区の肺がん検診で実施要領に反して専門外医師に判定をさせていた地元の総合病院系のクリニックが繰り返しがんを見落として複数の受診者を死亡させたと報じられた。地元で「シニキタ」と揶揄される病院系列なので、いかにもやらかしそうと思ったのは私だけではないだろう。近くで育った80歳近い亡父の元ゴルフ仲間は小学生のときに膝を痛めてこの病院に行ったところ、手術をしなければならず、一生松葉杖生活になるといわれたそうだ。セカンドオピニオンという言葉もなかった時代だが、小学生にして一生松葉杖にはしたくないとの父親の思いから別の病院に連れて行かれて事なきを得たという。あのときかの病院で手術を受けていたら父のゴルフ仲間になることさえなかったわけで、何とも恐ろしい話だ。長男である兄を渋谷の日赤病院まで産みに行った母は二男の私は地元の同病院で済ませた。
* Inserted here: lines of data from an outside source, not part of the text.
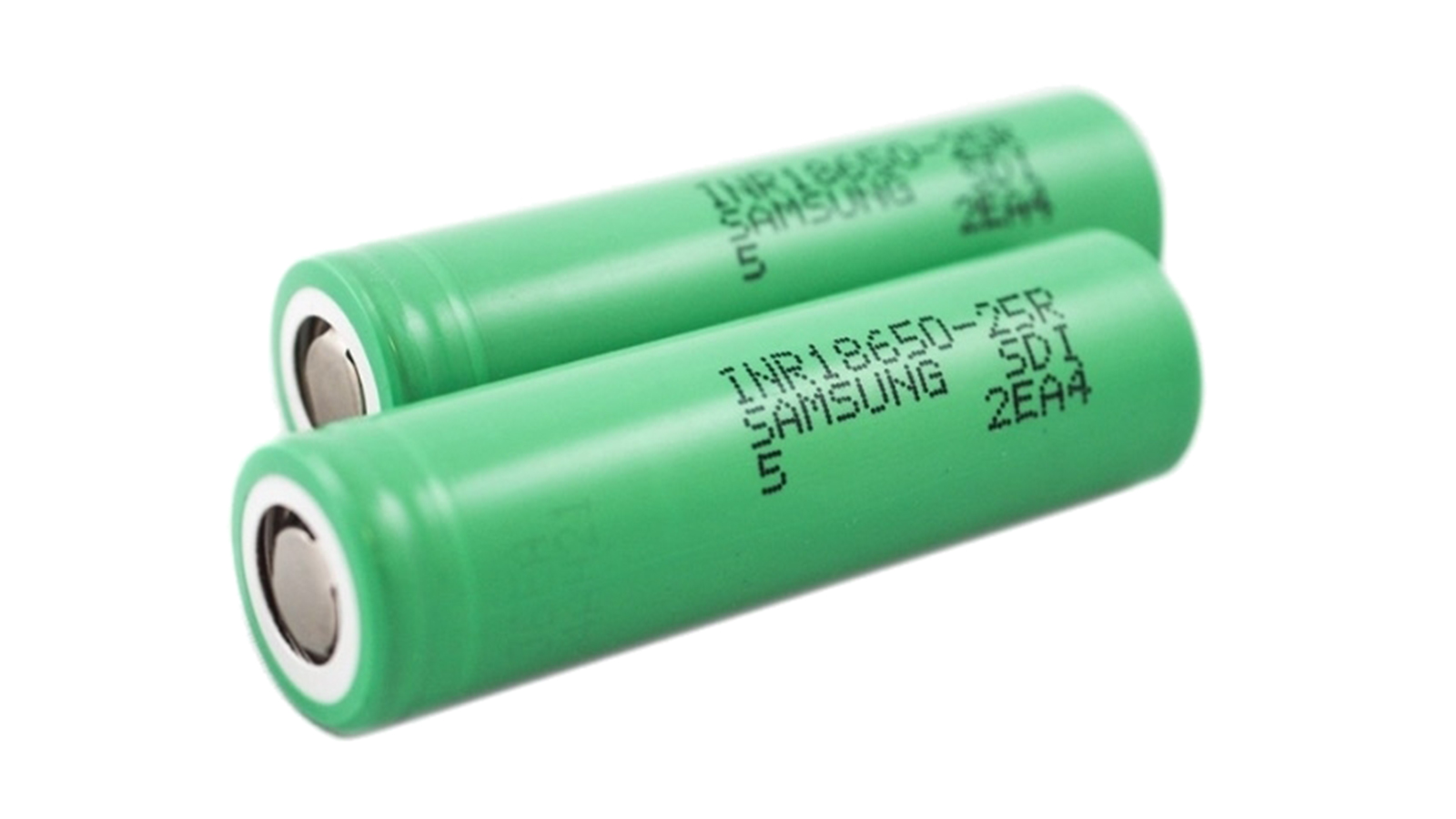 How to Find the Best 18650 Batteries for Vaping Weed
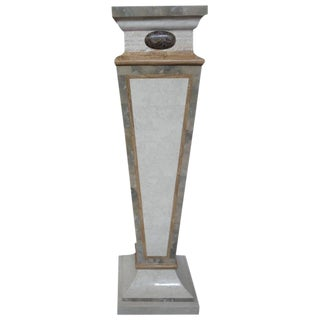 1970's Art Deco Style Tessellated Travertine and Marble Pedestal For Sale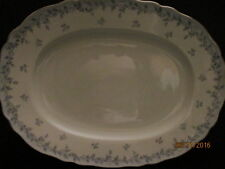 "Franconia Krauthein - Delphine Pattern - Platter (13 1/2"" wide) - Replacement"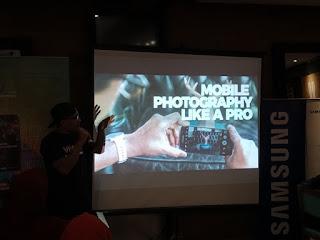 Tips Mobile Fotografi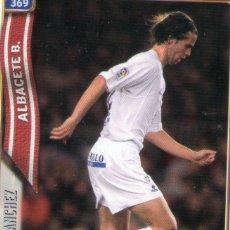 Cromos de Fútbol: DAVID SÁNCHEZ (ALBACETE BALOMPIÉ) - Nº 369 - LAS FICHAS DE LA LIGA 2005 - MUNDICROMO.. Lote 179166668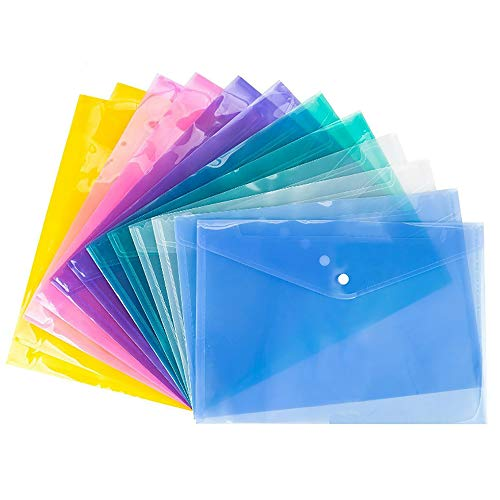 VANRA - Cartellina portadocumenti in poliestere trasparente, con chiusura a bottone, formato A4 Pack of 12 6 colori assortiti.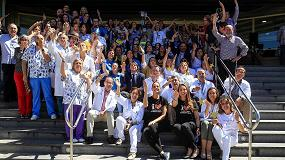 Foto de Lanzamiento masivo de besos: Carburos Metálicos Colabora con Fundación Atresmedia en la Celebración del Día del Niño Hospitalizado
日赤の医師や看護婦は細かい気配りをしてくれ、退院のときにお礼の品を渡そうとしたら断られた一方、同病院では妊婦はほぼ放置状態、痛くても麻酔もかけてもらえず、日赤のことがあったので退院時にお礼の品を渡さなかったら不満そうな顔をされたという。私の実体験をいえば荻窪に住んでいた頃に腹痛で近所の内科医にかかったら「念のため」同病院に検査入院をするようにいわれ、紹介状をもって行ったら一般病棟は空いていないと高い個室に入れられ、レントゲンやらMRIやら、腹痛とはおおよそ関係のない検査を次から次に受けさせられて退院時に法外な料金を請求された。文句をいったら別室に連れて行かれ、クレーム処理担当と思しき人と交渉させられ、多少値引きすることで手を打った。クレームが多いから専門の人を置き、知識のない患者に少額の値引きで手を打たせる役割を担っていたのだろうか。こうした病院が存在を許されること自体が驚きだが、その病院の周辺は戦後に急速に宅地開発が進み人口が増えた地域である一方、ほかに大きな病院がないのも災い(彼らにとっては幸い)しているのだろう。今回の騒動は区長の減給にまで発展し、当該クリニックは指定医療機関を外されたが、くだんの荻窪の内科医と「グル」であることから地元医師会での発言力も相当あるものと想像され、処分が解除されるのも時間の問題だろう。